Dataset extract:

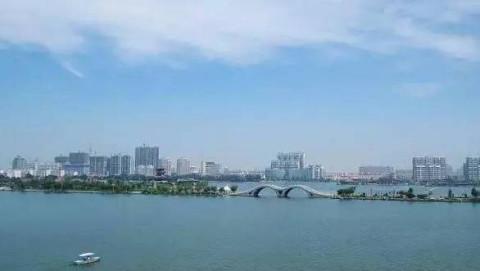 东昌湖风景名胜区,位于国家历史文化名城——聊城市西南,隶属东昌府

* * *

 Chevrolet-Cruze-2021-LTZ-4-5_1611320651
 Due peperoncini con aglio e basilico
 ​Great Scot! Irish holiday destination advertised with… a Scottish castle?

Task to carry out: Using only the entries above, output the line with "Chevrolet-Cruze-2021-LTZ-4-5_1611320651", the line with "a Scottish castle?", and all lines between them, exactly as they stand.

Your response:
 Chevrolet-Cruze-2021-LTZ-4-5_1611320651
 Due peperoncini con aglio e basilico
 ​Great Scot! Irish holiday destination advertised with… a Scottish castle?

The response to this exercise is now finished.